Rule 12(b)(1) motions to dismiss for lack of subject matter jurisdiction generally take the form of facial attacks on the complaint or factual attacks on the accuracy of its allegations. City of Albuquerque v. U.S. Dept. of Interior, 379 F.3d 901, 906 (10th Cir. 2004) (quoting Ruiz v. McDonnell, 299 F.3d 1173, 1180 (10th Cir. 2002)). "A facial attack on the complaint's allegations as to subject matter jurisdiction questions the sufficiency of the complaint," and "[i]n reviewing a facial attack on the complaint, a district court must accept the allegations in the complaint as true." Holt v.
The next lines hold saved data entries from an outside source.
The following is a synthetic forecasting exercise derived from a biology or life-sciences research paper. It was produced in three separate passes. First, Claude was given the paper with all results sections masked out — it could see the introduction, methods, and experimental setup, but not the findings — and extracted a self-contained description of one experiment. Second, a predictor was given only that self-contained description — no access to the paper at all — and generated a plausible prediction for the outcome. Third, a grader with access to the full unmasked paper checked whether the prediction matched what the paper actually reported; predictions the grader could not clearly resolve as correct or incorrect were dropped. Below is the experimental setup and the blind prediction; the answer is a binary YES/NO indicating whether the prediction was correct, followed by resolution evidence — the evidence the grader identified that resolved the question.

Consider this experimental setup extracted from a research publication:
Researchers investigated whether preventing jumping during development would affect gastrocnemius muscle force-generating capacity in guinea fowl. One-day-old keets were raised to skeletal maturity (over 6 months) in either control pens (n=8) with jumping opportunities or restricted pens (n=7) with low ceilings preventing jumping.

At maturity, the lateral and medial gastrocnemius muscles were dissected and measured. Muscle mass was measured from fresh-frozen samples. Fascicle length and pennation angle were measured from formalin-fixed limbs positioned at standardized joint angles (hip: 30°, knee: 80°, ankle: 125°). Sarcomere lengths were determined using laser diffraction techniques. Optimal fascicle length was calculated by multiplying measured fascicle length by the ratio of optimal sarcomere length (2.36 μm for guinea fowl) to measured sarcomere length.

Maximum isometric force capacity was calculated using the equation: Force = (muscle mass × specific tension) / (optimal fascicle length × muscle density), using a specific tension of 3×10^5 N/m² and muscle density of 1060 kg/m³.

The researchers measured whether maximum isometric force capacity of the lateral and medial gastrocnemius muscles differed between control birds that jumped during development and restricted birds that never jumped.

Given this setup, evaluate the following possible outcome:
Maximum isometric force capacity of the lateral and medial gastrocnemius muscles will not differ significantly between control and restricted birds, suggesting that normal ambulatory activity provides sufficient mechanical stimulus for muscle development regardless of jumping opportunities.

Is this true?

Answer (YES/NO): YES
United States, 46 F.3d 1000 (10th Cir. 1995). However, when a party goes beyond allegations contained in the complaint and challenges the facts upon which subject matter jurisdiction depends, "a district court may not presume the truthfulness of the complaint's factual allegations." Id. "In such instances, a court's reference to evidence outside the pleadings does not convert the motion to a Rule 56 motion." Id. at 1002-03. When ruling ona factual attack on subject matter jurisdiction, a court "has wide discretion to allow affidavits, other documents, and a limited evidentiary hearing to resolve disputed jurisdictional facts" without converting the motion into a motion for summary judgment." Stuart v. Colo. Interstate Gas Co., 271 F.3d 1221, 1225 (10th Cir. 2001) (quoting Holt, 46 F.3d at 1003).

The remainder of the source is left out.